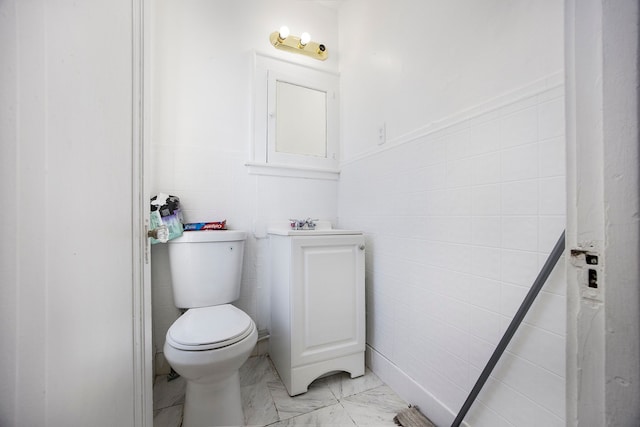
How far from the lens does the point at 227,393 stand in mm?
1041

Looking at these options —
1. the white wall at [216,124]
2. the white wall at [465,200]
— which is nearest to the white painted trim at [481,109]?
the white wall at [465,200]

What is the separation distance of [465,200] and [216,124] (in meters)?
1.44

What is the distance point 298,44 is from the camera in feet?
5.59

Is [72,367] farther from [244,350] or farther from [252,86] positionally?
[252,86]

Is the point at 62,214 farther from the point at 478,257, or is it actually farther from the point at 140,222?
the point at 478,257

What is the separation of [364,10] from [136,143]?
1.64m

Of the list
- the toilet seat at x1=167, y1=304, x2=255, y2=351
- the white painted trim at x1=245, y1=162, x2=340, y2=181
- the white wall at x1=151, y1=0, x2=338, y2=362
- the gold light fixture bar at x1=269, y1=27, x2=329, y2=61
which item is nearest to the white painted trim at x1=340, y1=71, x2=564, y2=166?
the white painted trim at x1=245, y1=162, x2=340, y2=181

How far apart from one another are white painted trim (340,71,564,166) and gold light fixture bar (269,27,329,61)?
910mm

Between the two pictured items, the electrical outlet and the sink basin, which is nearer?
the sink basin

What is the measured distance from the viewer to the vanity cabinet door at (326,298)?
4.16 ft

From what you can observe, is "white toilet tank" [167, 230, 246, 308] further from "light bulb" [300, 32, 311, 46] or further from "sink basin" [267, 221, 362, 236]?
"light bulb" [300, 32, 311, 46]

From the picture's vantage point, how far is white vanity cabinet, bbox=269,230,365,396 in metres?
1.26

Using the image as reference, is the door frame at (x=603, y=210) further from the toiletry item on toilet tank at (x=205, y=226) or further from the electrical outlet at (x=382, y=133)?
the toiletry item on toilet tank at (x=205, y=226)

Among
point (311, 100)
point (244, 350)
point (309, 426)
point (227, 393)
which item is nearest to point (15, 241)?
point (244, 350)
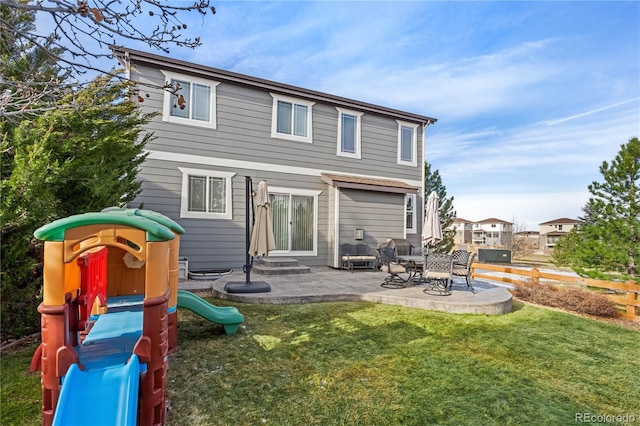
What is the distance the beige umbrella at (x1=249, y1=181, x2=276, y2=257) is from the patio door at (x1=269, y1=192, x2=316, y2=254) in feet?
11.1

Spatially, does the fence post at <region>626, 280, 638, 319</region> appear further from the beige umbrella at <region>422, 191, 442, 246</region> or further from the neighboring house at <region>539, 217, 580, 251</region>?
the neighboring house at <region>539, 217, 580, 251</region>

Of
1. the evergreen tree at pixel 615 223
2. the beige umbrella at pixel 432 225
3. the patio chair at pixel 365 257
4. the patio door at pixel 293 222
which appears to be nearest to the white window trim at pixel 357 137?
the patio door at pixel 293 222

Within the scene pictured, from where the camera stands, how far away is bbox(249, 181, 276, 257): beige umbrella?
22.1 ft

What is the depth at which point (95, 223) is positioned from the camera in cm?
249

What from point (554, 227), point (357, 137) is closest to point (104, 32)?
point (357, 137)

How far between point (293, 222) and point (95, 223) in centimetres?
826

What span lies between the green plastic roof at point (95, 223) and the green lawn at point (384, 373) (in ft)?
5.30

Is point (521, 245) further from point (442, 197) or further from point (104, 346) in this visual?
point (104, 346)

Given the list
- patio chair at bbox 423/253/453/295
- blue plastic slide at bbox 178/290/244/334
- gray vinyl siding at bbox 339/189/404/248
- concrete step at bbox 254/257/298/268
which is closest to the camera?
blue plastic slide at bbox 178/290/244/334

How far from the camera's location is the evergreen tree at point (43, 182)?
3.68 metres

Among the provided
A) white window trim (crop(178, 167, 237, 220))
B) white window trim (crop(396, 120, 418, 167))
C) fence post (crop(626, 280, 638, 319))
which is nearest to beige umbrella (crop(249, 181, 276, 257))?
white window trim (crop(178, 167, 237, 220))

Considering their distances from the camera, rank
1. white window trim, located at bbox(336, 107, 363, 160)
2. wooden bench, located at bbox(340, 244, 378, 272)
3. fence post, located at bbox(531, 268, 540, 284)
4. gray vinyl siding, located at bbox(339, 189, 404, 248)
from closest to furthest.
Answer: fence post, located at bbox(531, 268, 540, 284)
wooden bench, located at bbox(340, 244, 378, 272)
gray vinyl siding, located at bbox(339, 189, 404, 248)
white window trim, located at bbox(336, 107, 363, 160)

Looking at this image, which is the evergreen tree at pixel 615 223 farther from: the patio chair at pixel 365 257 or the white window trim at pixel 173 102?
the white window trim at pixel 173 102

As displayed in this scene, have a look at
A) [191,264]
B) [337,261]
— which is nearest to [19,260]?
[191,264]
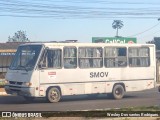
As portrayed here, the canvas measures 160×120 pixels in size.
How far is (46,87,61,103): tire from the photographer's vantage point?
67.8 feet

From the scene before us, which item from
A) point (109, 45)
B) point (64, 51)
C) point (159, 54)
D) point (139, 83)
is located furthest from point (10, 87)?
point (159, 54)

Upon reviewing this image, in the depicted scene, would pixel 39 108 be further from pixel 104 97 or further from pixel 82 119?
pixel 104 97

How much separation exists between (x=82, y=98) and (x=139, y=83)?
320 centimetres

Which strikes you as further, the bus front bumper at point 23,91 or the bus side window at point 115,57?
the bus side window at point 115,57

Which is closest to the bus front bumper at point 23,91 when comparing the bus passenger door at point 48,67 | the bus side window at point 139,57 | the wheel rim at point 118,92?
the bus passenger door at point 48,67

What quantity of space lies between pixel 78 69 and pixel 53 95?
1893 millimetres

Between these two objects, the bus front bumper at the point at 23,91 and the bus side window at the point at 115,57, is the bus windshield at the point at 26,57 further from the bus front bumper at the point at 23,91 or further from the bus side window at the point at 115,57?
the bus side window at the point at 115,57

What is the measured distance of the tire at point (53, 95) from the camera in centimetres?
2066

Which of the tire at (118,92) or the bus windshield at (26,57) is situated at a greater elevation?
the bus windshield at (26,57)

_Job_. Copy out the records again word for word, from the line containing "Looking at this" through the line containing "1893 millimetres", both included, and leave the pictures out of your answer.

_Correct output_.
Looking at this image, which is the evergreen tree at pixel 615 223 farther from: the patio chair at pixel 365 257 or the white window trim at pixel 173 102?
the white window trim at pixel 173 102

As displayed in this scene, have a look at
A) [191,264]
B) [337,261]
— which is nearest to [19,260]?
[191,264]
As portrayed here, the canvas measures 160×120 pixels in size.
How far is (46,87,61,103): tire from the photographer's vantage point?
67.8 feet

From the scene before us, which item from
A) point (109, 45)
B) point (64, 51)
C) point (159, 54)
D) point (139, 83)
is located furthest from point (10, 87)?
point (159, 54)

Upon reviewing this image, in the depicted scene, would pixel 39 108 be further from pixel 104 97 or further from pixel 82 119?
pixel 104 97

How much separation exists between (x=82, y=98) and (x=139, y=83)?
320 centimetres

Which strikes you as further, the bus front bumper at point 23,91 or the bus side window at point 115,57?
the bus side window at point 115,57

Which is closest to the bus front bumper at point 23,91 when comparing the bus passenger door at point 48,67 | the bus side window at point 139,57 | the wheel rim at point 118,92?
the bus passenger door at point 48,67

What quantity of space lies between pixel 78 69 and pixel 53 95?
1893 millimetres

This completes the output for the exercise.